Come la maggior parte degli italiani alfabetizzati, ho sentito
parlare di Umberto Eco molto presto. Avevo, credo, dodici anni quando lessi
la
Fenomenologia di Mike Bongiorno, che nell'Italia del boom giocò un ruolo
assai maggiore della
Fenonomenologia dello spirito di Hegel. Entusiasta
di quel testo, lessi poi un altro racconto di Eco,
Nonita (per capire solo
vari anni dopo che era una parodia di
Lolita), e le sue formidabili stroncature
dei classici da parte di immaginari critici coevi. Poi passai ai suoi testi
di semiotica e di estetica e, soprattutto, al suo
Come si fa una tesi di
laurea, testo capitale per tutti i laureandi in discipline umanistiche
prima dell'affermazione di internet. Poi venne il 1980 e
Il nome della
rosa. Lo lessi due volte in una settimana, tanto fu il mio entusiasmo per
le avventure di Guglielmo di Baskerville, di Adso da Melk e di Jorge da
Burgos. Mi divertii moltissimo a decrittare i giochi letterari echiani: i giochi borgesiani, le citazioni di Voltaire, la ripresa di peso della
Storia di fra Michele Minorita. Allora, però, non avevo ancora gli strumenti
culturali per capire che che sullo sfondo di quel geniale romanzo c'era
la veneranda questione filosofica del realismo, rispetto alla quale trent'anni
dopo avrei collaborato con Eco nel volume
Bentornata realtà (Einaudi).
Cosa c'entri
Il nome della rosa con il tema del realismo è presto detto.

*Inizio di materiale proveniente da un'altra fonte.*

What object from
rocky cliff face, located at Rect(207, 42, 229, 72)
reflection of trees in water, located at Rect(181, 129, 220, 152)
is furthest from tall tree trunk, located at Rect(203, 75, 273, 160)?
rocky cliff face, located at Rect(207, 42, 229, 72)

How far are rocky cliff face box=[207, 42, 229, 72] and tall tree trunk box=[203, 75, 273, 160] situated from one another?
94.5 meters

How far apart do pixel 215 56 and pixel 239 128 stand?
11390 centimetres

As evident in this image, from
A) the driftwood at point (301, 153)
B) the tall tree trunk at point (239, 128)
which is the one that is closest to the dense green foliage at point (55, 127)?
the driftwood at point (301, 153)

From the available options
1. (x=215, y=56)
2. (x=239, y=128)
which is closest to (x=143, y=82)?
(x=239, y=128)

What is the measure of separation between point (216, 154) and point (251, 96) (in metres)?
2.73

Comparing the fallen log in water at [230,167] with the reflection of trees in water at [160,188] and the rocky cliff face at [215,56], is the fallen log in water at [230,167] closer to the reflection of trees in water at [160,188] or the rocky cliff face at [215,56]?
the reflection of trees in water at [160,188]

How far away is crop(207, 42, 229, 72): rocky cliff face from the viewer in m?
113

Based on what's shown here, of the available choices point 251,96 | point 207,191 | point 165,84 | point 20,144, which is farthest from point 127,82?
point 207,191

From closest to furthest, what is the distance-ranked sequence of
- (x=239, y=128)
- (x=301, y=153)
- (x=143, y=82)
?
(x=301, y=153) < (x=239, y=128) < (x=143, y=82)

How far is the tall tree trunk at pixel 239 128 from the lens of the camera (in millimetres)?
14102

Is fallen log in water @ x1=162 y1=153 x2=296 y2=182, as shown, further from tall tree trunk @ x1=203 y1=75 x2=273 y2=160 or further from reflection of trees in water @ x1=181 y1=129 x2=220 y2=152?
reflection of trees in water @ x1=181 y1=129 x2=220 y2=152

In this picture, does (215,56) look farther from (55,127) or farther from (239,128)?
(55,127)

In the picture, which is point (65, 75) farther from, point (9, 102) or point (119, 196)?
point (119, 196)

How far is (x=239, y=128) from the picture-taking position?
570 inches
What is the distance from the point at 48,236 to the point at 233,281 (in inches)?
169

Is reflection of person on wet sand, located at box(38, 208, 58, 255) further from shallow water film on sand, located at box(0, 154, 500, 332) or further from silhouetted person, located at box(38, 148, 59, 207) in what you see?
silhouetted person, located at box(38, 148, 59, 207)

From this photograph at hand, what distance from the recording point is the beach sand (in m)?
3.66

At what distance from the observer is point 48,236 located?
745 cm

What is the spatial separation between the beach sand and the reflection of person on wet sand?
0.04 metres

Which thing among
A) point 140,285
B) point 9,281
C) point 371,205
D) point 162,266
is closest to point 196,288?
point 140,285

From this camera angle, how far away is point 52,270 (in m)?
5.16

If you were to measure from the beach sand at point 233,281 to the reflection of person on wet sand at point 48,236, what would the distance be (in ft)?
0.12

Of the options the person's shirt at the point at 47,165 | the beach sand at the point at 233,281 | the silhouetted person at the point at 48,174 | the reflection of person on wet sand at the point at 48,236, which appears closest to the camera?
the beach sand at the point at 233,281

Come molti ricorderanno, uno dei temi classici della filosofia medievale
fu la "questione degli universali". Il problema non era quello di stabilire
se nel mondo reale esistono veramente le rose, le cose verdi e i professori:
di queste cose nessuno dubitava nel Medioevo come nessuno dubita oggi (filosofi
dadaisti a parte, naturalmente). Il problema, piuttosto, era quello di
capire cosa le rose, le cose verdi e i professori sono effettivamente.
Su questo tema i filosofi medievali si dividevano in due scuole principali:
i nominalisti e i realisti; e le conseguenze della disputa erano importanti,
sul piano della morale, della scienza e, soprattutto, della teologia. Secondo
i realisti, tutte le rose, tutte le cose verdi e tutti i professori condividono
essenze comuni (la "rosità", la "verdezza", la "professorità"); secondo
i nominalisti, invece, le singole rose (le singole cose verdi, i singoli
professori) sono invece accomunate soltanto dai concetti mediante cui noi
le descriviamo o addirittura dai nomi che noi attribuiamo loro: nella realtà
non esiste nulla oltre le cose singole, insomma.
Stat rosa pristina nomine,
nomina nuda tenemus, recita la famosa chiusa del Nome della rosa. La rosa
originaria (intesa come l'essenza di tutte le rose) sta solo nel nome,
perché i nomi delle essenze sono nudi, perché non rimandano a nessuna essenza
reale. E, in effetti, nei suoi primi testi filosofici, come La struttura
assente, Eco sembrava tendere verso il nominalismo. Ad ogni modo, nella
maturità (Kant e l'ornitorinco) prese a difendere invece una concezione
esplicitamente realistica ("vetero-realismo", la chiamava scherzosamente,
per distanziarsi almeno un po' dal "nuovo realismo" di Maurizio Ferraris).
La sua idea era che la realtà fa sempre attrito rispetto ai nostri tentativi
di determinarla e di controllarla: le interpretazioni, insomma trovano
sempre limiti invalicabili nel modo in cui il mondo è fatto. Ma, per fortuna,
ora che Umberto Eco se ne è andato, ci resteranno almeno le sue interpretazioni.